Still, Deanne Criswell, FEMA administrator, was encouraged, saying it was an example of how the community had raced to recover.
The former ACME Boot Factory is expected to be converted into a school in December.
While the town has largely recovered, with many homes repaired and businesses reopened, the occasional boarded up window or empty house is proof of lingering damage.
Criswell met with city leaders and TEMA representatives in Waverly, talking about how progress needed to still be made and how federal grants can assist in the process.
WSMV4 Investigates has found that the disaster in Waverly is a microcosm of sorts of the state’s flooding crisis.

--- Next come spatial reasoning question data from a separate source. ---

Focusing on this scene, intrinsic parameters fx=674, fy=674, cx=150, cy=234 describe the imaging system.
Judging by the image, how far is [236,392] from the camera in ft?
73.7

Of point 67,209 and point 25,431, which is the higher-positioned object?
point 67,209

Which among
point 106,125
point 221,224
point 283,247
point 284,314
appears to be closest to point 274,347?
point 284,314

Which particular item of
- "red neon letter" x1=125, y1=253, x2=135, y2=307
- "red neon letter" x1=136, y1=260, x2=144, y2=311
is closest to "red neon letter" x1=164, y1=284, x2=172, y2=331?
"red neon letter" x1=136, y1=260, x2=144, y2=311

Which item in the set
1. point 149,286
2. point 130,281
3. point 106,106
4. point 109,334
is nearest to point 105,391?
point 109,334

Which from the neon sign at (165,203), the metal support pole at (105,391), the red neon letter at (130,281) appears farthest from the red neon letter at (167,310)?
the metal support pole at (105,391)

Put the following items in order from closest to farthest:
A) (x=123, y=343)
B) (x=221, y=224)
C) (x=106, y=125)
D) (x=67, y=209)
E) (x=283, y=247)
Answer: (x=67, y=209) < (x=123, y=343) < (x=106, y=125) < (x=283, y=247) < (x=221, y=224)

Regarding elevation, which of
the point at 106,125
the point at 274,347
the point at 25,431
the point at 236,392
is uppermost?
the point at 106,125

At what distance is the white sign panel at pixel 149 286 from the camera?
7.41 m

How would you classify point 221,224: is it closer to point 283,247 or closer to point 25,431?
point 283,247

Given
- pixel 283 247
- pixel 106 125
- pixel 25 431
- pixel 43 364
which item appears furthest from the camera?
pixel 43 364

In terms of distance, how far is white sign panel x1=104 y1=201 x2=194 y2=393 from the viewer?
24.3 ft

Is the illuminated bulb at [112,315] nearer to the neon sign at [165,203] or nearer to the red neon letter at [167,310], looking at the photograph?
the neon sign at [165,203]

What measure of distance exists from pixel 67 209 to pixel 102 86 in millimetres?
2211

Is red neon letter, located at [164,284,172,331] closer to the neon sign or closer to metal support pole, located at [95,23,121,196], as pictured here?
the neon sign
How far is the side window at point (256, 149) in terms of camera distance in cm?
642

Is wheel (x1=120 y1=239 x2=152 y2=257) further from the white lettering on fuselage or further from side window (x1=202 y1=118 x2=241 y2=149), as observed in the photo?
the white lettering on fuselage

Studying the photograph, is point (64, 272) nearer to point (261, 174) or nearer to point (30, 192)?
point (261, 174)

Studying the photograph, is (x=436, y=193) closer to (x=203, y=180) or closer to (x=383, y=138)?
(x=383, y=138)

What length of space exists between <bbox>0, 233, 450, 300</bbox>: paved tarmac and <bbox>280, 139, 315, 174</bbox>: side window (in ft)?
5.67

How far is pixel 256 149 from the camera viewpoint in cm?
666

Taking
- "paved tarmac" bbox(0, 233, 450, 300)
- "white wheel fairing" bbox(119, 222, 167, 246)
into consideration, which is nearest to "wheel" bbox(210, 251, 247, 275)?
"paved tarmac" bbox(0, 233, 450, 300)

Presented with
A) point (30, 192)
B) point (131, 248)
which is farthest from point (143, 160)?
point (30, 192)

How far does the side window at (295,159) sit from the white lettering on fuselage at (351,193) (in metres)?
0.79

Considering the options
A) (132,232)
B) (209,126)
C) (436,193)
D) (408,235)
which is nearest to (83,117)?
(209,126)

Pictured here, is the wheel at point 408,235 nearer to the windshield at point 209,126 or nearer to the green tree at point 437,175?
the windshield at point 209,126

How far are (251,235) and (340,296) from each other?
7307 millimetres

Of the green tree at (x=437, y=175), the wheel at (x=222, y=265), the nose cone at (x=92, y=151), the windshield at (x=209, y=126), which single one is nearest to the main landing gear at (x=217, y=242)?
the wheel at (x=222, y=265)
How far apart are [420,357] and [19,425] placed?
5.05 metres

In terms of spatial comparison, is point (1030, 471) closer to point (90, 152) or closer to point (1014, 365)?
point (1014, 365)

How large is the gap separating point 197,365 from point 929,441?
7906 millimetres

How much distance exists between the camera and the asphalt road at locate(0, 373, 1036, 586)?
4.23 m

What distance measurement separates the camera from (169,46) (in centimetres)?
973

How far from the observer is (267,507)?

WSMV asked Criswell what she would say to people who deny that climate change is real.
“I think all you have to do is look at the last couple of years and see the growth and the number of severe weather events that we’re seeing,” Criswell said. “We’re seeing rain that’s breaking records – some that were set just a few weeks before.”
WSMV4 Investigates also found that in many cases old infrastructure, like culverts, were built to handle rain totals from the past, but are unable to keep up with the record rains we are now seeing.
“I think we’re seeing that in some are across the country – and I would put it on the local officials to evaluate if their infrastructure is going to be able to support the future weather events that we’re seeing,” Criswell said.